▶ **EXCERPTED TEXT**:
[Start]
DEATH OF PARTICIPANT

     If a Participant dies after his Termination Date but before the Participant receives full
payment of the benefits to which he is entitled under the Plan, any unpaid benefits will be paid to
the Participant’s surviving spouse, or if the Participant does not have a surviving spouse, to the
Participant’s estate.

ARTICLE IX

AMENDMENT AND TERMINATION

     During the Term of the Plan, subject to Article X, the Plan may not be terminated or
amended in any manner that would negatively affect a Participant’s rights under the Plan. Further,
no amendment or termination of the Plan after a Participant’s Termination Date shall affect the
benefits payable to such Participant under the Plan. Subject to the foregoing restrictions, TMRX
may amend or terminate the Plan, at any time in its discretion, by a written instrument that is
authorized by the Committee,

ARTICLE X

ADOPTION OF PLAN BY AFFILIATES

     (a) With the written approval of the Committee, any entity that is an Affiliate may
adopt the Plan by appropriate action of its board of directors or noncorporate counterpart,
as evidenced by a written instrument executed by an authorized officer of such entity or an
executed adoption agreement (approved by the board of directors or noncorporate counterpart
of the Affiliate), agreeing to be bound by all the terms, conditions and limitations of the
Plan and providing all information required by the Committee.
[End]
▶ **EXERCISES**:
[a] In the plan excerpt, who receives a Participant's unpaid benefits if the Participant dies after the Termination Date and has no surviving spouse?
[b] For each statement, say whether it agrees with the plan excerpt and quote the words that decide it: (i) TMRX may amend the Plan through an oral decision of the Committee. (ii) An Affiliate needs the Committee's written approval to adopt the Plan. (iii) An amendment made after a Participant's Termination Date can change the benefits payable to that Participant.
The listing that comes next is from a separate source and has no connection to the plan excerpt.

▶ **DATASET**:
[Start]
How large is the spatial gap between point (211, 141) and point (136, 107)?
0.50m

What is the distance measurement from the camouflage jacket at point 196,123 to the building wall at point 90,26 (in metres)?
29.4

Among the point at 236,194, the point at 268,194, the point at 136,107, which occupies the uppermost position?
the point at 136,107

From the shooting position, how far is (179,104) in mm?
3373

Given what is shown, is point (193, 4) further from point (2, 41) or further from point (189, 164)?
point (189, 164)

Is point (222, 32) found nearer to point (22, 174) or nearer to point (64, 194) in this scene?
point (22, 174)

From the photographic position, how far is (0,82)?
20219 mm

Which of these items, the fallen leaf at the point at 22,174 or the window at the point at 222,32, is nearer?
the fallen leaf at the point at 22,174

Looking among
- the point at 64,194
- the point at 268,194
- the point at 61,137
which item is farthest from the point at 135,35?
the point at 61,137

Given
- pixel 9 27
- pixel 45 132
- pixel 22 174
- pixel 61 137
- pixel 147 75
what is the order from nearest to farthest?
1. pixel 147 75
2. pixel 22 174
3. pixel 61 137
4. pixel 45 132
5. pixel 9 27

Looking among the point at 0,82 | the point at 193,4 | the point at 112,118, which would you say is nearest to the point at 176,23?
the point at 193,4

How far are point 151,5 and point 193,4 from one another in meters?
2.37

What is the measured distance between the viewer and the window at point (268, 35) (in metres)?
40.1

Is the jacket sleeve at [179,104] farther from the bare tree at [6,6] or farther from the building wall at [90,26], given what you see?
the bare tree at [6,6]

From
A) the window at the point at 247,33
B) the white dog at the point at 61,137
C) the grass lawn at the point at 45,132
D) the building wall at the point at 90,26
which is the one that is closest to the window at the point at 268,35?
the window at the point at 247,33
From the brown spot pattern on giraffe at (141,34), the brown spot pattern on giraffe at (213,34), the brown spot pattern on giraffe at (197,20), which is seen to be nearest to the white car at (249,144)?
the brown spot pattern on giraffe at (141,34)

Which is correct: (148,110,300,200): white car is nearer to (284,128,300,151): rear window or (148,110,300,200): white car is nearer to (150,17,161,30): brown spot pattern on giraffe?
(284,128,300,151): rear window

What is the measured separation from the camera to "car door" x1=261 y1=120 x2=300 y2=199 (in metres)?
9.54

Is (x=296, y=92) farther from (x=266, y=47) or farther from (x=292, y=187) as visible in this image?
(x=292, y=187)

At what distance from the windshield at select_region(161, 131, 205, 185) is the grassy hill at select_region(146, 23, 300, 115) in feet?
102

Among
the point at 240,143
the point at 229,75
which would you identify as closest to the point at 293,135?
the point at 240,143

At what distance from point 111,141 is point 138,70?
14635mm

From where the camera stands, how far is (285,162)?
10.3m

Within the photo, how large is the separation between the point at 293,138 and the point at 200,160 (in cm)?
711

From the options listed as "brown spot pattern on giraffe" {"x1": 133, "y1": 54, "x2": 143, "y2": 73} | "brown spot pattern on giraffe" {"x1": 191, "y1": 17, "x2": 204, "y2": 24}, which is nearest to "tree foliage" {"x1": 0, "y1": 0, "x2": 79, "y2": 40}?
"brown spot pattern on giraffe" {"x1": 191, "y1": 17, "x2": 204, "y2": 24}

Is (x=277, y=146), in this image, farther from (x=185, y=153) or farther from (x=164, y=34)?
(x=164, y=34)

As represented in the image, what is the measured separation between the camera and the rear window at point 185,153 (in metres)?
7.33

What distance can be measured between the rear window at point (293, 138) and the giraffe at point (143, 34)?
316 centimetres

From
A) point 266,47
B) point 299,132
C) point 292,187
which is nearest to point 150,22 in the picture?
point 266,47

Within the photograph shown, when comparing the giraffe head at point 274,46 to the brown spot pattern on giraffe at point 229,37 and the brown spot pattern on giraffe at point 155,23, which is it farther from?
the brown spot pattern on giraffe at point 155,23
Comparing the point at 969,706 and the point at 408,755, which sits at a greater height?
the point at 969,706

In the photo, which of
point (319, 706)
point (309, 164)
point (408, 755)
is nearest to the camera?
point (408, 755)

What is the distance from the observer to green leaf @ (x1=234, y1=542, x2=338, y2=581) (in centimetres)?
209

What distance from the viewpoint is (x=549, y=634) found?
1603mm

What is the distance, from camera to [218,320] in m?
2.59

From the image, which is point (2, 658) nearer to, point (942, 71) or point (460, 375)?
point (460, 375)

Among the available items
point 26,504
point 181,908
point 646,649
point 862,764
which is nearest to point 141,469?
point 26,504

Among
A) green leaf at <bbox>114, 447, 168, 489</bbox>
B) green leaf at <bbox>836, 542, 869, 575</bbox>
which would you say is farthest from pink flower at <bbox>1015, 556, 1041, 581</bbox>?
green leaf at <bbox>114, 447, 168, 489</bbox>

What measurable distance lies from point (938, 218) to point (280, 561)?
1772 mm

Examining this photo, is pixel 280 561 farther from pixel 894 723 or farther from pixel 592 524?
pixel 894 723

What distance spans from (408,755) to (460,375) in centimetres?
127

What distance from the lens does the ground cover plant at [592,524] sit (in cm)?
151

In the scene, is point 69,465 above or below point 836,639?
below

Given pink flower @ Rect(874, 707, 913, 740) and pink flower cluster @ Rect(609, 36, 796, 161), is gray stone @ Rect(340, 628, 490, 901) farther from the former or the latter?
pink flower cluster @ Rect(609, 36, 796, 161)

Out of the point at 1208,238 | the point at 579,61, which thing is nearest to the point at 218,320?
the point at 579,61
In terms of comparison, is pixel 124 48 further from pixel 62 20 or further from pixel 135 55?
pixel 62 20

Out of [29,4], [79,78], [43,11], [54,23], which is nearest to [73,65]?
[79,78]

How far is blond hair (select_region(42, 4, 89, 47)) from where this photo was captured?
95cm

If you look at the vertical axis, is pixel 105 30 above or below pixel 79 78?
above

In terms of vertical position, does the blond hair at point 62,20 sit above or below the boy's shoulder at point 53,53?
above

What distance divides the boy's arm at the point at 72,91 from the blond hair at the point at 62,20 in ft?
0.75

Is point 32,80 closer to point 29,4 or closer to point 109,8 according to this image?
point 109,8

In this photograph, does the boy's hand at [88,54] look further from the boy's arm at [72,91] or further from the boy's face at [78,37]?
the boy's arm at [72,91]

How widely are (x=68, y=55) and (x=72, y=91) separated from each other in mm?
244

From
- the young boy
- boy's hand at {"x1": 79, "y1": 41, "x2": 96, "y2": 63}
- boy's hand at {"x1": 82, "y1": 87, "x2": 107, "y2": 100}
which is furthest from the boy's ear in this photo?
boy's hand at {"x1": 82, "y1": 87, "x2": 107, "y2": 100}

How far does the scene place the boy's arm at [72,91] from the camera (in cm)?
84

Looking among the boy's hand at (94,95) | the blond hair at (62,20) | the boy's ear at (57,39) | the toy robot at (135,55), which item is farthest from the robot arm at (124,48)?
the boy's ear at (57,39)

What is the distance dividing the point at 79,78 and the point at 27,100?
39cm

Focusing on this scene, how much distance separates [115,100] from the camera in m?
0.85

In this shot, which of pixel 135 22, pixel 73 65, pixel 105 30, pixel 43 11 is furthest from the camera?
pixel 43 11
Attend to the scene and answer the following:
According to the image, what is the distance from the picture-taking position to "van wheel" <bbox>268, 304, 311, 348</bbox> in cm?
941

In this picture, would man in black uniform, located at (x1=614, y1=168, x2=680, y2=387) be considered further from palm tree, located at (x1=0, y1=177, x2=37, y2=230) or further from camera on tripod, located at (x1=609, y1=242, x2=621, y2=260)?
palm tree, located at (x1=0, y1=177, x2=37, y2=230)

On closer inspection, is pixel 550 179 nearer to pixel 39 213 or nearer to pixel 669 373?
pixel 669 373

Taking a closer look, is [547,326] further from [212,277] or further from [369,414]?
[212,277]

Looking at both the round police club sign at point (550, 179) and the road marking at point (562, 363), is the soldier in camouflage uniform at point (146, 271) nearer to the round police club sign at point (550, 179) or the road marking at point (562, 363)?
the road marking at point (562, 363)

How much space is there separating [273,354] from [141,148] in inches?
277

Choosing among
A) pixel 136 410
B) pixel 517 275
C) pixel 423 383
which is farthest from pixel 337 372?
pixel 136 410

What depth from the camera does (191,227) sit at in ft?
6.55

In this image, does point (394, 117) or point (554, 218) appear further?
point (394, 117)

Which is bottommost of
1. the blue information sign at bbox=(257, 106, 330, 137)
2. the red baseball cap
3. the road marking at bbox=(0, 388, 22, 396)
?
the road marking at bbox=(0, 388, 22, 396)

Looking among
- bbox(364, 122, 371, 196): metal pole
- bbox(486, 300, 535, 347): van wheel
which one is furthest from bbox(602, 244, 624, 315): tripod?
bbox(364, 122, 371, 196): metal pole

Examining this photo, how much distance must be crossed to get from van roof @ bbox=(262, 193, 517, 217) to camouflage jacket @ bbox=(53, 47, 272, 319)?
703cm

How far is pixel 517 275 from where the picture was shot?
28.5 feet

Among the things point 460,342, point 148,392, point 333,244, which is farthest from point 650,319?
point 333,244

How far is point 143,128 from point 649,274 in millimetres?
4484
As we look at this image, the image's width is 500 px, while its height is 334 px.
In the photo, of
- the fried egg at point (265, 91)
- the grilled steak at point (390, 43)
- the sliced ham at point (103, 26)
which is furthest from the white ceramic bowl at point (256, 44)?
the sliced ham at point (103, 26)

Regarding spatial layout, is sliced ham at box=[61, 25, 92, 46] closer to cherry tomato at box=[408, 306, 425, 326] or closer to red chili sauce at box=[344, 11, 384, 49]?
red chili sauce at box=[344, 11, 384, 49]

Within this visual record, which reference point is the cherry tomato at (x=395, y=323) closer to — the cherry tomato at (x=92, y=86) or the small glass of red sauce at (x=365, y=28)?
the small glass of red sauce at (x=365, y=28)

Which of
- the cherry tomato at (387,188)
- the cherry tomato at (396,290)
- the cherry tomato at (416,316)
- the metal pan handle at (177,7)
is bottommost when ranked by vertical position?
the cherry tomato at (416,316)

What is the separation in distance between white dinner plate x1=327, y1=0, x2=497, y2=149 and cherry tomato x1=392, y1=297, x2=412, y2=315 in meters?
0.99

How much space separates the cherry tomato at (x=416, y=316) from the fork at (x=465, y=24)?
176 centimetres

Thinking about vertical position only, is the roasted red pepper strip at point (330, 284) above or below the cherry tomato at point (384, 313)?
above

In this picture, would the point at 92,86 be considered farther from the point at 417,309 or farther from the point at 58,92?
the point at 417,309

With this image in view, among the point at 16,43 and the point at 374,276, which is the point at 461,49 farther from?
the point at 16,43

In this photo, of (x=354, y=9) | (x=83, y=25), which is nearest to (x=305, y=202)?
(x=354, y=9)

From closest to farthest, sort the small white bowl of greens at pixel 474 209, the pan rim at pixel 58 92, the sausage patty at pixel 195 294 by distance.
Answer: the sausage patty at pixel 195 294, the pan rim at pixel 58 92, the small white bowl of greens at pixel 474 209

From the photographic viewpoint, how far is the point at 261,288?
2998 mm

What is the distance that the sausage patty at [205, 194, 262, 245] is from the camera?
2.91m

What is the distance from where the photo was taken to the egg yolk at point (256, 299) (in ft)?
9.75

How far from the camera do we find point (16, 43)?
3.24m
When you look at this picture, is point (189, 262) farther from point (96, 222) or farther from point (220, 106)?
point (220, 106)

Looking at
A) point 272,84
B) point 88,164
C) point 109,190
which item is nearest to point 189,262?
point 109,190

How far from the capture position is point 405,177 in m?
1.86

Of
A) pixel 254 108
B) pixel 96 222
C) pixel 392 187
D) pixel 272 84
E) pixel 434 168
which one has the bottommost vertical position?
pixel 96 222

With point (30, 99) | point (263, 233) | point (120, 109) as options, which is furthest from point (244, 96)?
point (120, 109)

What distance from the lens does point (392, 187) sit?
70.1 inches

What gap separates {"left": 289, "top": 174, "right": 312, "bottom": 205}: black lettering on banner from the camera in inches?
[End]
▶ **FINAL ANSWERS**:
[a] The Participant's estate receives them.

[b]
(i) No: "by a written instrument that is authorized by the Committee"
(ii) Yes: "With the written approval of the Committee, any entity that is an Affiliate may adopt the Plan"
(iii) No: "no amendment or termination of the Plan after a Participant’s Termination Date shall affect the benefits payable to such Participant under the Plan"